SOURCE PASSAGE:

Setting up wp-browser with WPWebDriver for full site acceptance testing (notes for my future self)


These are my notes on getting WPWebDriver in wp-browser set up to work for me. They supplement rather than replace the wp-browser documentation. If you are having issues and haven’t started there and followed the directions, I highly recommend doing that first. Inifinum also has a super helpful section on setting up wp-browser.

Installation

Because I want my tests to cover an entire site, I installed wp-browser in the WordPress site root folder using the following composer.json file. This is the final version of this and also includes the suggested scripts from Inifinum.

JSON
{
	"name": "tharsheblows/my-project",
	"description": "My project",
	"type": "project",
	"authors": [
		{
			"name": "JJ",
			"email": ""
		}
	],
	"require": {},
	"require-dev": {
		"lucatume/wp-browser": "3.0.5.1",
		"codeception/module-asserts": "^1.0",
		"codeception/module-phpbrowser": "^1.0",
		"codeception/module-webdriver": "^1.2",
		"codeception/module-db": "^1.0",
		"codeception/module-filesystem": "^1.0",
		"codeception/module-cli": "^1.0",
		"codeception/util-universalframework": "^1.0"
	},
	"scripts": {
		"selenium:start": "selenium-server -port 4444",
		"test:clean": "@php ./vendor/bin/codecept clean",
		"test:acceptance": "@php ./vendor/bin/codecept run acceptance",
		"test:functional": "@php ./vendor/bin/codecept run functional",
		"test:integration": "@php ./vendor/bin/codecept run wpunit",
		"test:coverage": "@php ./vendor/bin/codecept run wpunit --coverage --coverage-xml --coverage-html",
		"test:generate-scenarios": "@php vendor/bin/codecept generate:scenarios"
	}
}

If you’re already using wp-browser, you can add in the WebDriver dependency:

composer require --dev codeception/module-webdriver

To use WebDriver, I had to install both Selenium and ChromeDriver. I followed these directions from Inifinum for installation. I won’t have to do this again but I’ll need to remember that Selenium server is running for everything to work: brew services start selenium-server-standalone

Setup

I went through the configuration process as outlined in the documentation and am not going to detail the steps here, again, the documentation is good.

TASKS TO CARRY OUT:
- 1) Copy the part of the wp-browser setup notes that opens with the words containing "To use WebDriver, I" and closes with "documentation is good.", and replace "documentation" with "guide".
- 2) List every script name defined in the "scripts" section of the composer.json file in the wp-browser setup notes.
The rows that come next have no connection to the wp-browser setup notes.

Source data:
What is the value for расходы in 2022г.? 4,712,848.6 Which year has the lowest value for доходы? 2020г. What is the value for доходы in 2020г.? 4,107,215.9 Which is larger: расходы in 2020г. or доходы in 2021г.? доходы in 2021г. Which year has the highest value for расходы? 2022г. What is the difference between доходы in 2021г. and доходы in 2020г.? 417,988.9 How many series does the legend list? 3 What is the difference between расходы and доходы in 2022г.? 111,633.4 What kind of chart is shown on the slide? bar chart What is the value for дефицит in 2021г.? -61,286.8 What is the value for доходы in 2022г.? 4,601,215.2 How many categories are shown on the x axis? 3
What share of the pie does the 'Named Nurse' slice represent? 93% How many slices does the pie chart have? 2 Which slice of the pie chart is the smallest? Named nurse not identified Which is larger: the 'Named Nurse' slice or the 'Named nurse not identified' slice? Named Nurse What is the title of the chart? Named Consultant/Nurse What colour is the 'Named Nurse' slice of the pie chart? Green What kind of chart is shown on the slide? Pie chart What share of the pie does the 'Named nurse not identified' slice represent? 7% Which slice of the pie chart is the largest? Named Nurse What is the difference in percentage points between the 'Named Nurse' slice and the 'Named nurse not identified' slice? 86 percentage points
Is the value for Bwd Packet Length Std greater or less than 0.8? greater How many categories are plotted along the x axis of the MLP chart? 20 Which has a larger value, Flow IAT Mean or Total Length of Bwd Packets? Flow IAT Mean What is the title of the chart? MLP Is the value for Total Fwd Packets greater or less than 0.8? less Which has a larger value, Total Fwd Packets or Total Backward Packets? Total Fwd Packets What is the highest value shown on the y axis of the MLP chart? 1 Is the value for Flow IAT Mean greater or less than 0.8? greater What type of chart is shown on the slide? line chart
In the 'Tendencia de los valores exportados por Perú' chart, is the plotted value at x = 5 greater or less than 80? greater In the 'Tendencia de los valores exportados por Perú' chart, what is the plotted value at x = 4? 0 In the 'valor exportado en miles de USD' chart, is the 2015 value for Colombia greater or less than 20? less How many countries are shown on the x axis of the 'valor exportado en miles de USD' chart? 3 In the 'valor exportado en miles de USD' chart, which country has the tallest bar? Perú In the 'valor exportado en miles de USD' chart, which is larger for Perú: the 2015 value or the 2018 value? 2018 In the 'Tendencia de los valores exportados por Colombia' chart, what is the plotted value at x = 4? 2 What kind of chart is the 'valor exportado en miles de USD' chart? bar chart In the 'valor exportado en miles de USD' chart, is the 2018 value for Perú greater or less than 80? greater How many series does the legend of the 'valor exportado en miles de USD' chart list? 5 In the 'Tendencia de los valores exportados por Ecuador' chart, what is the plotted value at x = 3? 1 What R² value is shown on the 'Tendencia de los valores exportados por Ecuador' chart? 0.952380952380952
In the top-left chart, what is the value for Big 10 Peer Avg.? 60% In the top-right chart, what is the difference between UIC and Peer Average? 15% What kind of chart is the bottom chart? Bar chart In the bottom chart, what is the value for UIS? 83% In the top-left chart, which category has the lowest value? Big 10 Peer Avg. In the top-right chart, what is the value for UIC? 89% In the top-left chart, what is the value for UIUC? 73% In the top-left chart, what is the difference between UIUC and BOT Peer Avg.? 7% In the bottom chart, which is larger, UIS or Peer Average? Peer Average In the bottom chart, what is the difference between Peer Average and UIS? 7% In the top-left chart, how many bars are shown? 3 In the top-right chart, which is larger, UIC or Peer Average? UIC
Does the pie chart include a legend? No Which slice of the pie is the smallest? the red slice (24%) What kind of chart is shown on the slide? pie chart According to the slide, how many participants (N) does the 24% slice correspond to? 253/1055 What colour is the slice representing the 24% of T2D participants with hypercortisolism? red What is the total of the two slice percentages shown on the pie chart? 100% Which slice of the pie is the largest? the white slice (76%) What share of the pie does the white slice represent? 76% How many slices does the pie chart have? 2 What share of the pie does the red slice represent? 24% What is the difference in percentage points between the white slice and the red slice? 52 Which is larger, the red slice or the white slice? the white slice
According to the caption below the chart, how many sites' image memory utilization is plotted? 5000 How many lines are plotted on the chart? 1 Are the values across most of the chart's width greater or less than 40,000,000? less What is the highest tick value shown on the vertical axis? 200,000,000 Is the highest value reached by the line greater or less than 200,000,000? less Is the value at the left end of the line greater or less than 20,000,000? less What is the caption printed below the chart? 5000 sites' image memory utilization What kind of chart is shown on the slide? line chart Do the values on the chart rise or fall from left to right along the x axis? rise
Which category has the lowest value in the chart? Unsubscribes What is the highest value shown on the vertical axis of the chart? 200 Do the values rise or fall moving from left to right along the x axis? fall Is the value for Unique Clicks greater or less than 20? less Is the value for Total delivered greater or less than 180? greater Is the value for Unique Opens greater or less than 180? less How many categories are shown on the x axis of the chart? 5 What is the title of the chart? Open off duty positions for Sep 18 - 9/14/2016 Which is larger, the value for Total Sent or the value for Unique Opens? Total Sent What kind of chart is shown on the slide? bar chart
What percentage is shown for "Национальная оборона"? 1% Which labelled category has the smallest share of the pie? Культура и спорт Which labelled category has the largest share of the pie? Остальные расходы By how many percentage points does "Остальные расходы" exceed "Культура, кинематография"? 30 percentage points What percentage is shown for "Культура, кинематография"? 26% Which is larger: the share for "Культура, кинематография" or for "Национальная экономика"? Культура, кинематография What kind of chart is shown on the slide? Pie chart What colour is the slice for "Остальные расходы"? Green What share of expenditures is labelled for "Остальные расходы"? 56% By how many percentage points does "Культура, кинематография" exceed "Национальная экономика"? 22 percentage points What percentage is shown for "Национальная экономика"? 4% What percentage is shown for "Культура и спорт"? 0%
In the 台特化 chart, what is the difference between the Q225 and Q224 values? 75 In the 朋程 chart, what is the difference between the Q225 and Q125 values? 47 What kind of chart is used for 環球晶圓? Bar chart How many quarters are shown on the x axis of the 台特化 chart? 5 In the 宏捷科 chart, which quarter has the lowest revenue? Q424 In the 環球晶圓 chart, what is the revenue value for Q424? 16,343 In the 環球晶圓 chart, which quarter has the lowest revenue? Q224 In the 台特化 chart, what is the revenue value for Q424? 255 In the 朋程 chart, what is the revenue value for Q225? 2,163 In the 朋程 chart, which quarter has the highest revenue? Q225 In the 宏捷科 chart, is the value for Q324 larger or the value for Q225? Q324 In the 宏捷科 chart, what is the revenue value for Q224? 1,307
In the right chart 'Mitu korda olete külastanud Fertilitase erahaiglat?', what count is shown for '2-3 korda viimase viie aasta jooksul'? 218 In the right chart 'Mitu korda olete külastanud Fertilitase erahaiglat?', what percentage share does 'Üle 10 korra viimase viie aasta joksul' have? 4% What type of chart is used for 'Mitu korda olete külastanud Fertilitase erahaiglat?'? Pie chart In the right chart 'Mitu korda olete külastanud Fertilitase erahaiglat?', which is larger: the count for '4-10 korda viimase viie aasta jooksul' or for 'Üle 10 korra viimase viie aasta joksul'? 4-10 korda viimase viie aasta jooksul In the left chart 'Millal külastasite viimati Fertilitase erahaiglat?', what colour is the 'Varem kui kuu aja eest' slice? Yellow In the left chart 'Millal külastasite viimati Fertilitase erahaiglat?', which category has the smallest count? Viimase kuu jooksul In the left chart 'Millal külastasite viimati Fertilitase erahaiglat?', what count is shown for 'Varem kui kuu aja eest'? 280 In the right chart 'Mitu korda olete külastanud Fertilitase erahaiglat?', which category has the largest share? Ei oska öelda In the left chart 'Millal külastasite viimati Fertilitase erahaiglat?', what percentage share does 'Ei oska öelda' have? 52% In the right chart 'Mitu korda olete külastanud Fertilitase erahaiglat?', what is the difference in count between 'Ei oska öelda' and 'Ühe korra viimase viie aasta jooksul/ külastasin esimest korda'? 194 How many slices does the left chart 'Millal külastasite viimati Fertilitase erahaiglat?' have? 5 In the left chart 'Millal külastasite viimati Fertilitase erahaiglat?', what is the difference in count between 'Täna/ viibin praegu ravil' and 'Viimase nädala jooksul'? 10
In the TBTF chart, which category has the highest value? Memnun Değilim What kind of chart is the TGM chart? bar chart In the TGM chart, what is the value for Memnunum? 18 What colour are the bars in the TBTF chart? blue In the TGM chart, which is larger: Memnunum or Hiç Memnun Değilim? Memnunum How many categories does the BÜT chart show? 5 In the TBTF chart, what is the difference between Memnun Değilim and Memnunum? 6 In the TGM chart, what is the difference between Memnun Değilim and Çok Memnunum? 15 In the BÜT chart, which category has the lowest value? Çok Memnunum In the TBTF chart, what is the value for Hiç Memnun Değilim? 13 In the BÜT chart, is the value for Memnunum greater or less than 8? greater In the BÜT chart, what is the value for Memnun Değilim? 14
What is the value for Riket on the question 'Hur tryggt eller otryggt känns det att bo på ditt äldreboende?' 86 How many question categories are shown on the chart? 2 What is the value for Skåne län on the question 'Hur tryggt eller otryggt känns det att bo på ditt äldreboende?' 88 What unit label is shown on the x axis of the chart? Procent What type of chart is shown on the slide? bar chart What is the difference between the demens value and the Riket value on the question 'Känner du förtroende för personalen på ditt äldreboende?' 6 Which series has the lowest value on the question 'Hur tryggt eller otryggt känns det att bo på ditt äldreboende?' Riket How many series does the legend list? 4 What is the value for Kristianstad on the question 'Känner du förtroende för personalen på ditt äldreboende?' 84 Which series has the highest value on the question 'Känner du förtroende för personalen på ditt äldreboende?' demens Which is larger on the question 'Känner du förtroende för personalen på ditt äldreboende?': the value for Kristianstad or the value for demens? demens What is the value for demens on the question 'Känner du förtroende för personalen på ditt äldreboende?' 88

ANSWERS PROVIDED:
- 1)
To use WebDriver, I had to install both Selenium and ChromeDriver. I followed these directions from Inifinum for installation. I won’t have to do this again but I’ll need to remember that Selenium server is running for everything to work: brew services start selenium-server-standalone

Setup

I went through the configuration process as outlined in the guide and am not going to detail the steps here, again, the guide is good.

- 2)
selenium:start
test:clean
test:acceptance
test:functional
test:integration
test:coverage
test:generate-scenarios